#### [Recorded data]
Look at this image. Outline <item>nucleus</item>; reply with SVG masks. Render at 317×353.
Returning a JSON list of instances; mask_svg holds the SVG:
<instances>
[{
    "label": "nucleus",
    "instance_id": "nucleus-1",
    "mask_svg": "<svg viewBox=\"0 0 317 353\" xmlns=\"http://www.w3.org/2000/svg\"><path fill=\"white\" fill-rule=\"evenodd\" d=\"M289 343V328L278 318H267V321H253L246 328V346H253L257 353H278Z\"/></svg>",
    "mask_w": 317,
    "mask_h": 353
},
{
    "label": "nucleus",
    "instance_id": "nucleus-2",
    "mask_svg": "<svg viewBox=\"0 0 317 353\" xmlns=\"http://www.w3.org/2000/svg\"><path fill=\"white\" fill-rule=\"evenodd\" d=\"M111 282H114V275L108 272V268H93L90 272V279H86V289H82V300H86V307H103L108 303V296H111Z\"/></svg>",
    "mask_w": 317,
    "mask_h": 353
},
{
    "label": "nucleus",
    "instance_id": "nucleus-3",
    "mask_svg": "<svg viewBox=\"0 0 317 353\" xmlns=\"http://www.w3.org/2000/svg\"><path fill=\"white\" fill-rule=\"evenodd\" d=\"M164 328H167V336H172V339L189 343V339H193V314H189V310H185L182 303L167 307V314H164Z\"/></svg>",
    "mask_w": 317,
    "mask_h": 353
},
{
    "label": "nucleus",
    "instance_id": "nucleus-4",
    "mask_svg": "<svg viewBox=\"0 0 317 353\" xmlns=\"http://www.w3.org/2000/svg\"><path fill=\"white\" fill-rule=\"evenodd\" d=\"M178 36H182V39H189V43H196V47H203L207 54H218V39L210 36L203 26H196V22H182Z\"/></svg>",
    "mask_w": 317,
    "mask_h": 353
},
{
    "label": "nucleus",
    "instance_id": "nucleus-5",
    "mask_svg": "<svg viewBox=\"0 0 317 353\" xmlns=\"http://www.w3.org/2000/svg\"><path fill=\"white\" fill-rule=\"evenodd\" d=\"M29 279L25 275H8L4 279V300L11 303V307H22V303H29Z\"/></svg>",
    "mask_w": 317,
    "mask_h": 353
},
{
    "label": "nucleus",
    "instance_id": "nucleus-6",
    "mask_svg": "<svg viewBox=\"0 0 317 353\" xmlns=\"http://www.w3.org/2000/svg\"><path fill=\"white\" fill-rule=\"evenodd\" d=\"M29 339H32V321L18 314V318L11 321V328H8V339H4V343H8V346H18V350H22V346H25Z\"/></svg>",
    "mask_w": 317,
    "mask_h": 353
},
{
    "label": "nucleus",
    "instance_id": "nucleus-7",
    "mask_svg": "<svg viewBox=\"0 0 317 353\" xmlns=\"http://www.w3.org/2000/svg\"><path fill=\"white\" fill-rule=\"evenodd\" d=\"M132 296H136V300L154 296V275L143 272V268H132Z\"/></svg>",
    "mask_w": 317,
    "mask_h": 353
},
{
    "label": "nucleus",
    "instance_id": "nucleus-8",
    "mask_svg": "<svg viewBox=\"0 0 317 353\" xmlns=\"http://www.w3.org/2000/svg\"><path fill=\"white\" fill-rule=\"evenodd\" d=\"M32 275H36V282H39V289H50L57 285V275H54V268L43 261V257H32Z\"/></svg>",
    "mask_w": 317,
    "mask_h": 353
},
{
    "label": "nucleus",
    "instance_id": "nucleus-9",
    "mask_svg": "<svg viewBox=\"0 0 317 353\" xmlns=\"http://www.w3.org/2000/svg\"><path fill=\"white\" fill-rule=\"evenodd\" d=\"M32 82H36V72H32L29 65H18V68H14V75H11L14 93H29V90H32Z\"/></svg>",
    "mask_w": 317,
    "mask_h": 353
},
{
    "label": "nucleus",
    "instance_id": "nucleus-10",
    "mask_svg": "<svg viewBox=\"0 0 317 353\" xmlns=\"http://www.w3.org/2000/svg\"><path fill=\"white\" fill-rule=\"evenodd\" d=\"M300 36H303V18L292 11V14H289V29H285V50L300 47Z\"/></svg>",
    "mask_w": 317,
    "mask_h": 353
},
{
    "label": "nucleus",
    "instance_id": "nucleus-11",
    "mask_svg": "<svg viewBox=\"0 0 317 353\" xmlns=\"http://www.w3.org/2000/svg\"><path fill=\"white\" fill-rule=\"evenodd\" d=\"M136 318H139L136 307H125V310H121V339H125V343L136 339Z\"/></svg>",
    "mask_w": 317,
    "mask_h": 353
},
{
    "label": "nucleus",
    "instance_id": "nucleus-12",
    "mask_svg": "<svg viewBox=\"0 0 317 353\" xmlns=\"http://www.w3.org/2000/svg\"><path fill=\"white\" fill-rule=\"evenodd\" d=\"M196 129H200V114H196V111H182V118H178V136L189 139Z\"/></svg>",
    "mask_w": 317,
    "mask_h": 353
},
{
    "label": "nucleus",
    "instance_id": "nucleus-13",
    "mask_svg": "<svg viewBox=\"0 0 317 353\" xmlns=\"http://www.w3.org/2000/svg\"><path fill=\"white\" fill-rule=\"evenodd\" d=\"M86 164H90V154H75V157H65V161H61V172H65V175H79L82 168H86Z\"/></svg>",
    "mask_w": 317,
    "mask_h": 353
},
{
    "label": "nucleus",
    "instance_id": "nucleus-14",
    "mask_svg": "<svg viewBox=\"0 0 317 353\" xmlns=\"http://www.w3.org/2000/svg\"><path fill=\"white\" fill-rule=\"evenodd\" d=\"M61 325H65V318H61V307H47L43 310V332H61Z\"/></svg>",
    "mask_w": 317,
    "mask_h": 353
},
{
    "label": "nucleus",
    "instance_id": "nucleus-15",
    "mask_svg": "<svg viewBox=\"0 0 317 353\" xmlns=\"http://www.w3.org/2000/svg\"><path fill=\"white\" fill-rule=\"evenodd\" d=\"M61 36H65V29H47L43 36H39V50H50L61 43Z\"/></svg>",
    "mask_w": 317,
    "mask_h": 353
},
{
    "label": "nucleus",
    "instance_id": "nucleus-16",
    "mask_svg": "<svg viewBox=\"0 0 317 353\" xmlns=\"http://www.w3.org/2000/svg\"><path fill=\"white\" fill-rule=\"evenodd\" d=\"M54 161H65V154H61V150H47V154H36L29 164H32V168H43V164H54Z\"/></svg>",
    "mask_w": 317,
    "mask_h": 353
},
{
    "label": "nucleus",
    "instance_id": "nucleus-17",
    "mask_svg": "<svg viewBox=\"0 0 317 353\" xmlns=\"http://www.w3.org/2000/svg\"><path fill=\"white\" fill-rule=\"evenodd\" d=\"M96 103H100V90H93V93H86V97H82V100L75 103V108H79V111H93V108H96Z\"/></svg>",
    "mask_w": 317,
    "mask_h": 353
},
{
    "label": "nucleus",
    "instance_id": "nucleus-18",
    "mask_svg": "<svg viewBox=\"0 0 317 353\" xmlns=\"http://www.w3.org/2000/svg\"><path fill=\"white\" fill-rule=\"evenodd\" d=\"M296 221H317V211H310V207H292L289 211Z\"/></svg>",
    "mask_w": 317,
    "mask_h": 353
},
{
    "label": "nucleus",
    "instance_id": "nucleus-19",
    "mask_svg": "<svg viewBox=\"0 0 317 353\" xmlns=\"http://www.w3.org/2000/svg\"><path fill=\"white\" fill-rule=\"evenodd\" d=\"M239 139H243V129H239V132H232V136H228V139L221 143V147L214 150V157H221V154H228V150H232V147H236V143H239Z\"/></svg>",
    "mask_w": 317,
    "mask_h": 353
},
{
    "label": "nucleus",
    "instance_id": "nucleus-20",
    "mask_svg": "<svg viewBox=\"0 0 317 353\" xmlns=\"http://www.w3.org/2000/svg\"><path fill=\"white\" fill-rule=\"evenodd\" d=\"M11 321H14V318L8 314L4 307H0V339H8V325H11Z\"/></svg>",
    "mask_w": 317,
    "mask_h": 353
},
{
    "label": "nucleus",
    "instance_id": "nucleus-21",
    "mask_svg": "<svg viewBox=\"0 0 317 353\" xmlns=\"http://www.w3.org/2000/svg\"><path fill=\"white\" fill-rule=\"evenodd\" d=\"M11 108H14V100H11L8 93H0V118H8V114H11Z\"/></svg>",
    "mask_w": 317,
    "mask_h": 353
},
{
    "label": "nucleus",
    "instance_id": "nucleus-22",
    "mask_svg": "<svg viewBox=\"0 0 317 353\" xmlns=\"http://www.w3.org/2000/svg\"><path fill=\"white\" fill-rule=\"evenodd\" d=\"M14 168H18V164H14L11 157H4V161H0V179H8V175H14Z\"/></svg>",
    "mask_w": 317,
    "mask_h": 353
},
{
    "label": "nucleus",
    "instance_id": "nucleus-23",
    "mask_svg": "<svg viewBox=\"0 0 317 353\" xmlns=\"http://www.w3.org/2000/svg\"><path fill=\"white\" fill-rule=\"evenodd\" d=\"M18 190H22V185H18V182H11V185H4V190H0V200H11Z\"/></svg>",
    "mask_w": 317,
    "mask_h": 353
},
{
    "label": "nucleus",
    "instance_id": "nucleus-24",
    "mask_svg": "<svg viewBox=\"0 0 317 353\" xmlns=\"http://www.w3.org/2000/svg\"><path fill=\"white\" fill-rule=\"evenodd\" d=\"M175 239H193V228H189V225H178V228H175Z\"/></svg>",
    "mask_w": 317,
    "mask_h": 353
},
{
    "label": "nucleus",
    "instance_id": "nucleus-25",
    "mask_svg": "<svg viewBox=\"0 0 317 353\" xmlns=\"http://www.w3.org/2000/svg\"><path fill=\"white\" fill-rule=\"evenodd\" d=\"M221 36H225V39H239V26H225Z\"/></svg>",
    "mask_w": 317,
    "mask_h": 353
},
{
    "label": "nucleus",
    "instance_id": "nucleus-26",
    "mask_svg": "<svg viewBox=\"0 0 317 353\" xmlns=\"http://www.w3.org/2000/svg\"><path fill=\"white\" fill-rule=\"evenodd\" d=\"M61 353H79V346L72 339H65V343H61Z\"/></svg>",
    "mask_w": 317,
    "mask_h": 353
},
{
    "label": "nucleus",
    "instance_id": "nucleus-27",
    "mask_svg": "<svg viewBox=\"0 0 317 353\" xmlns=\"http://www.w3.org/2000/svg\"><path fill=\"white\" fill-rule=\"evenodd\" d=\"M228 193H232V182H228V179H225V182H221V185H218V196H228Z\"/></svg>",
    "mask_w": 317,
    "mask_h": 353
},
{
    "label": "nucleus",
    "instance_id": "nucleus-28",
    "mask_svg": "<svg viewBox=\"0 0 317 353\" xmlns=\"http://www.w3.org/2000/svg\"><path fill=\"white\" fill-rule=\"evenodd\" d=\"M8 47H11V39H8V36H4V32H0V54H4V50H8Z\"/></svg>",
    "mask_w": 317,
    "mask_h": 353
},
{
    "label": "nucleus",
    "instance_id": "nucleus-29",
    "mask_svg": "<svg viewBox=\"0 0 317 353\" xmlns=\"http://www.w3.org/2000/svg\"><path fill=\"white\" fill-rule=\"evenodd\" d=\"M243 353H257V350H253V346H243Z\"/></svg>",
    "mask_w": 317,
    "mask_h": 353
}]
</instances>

#### [OBJECTIVE]
Show every line of the listing above that contains the string "instances", treating uppercase and lowercase letters as distinct.

#### [ANSWER IN FULL]
Returning a JSON list of instances; mask_svg holds the SVG:
<instances>
</instances>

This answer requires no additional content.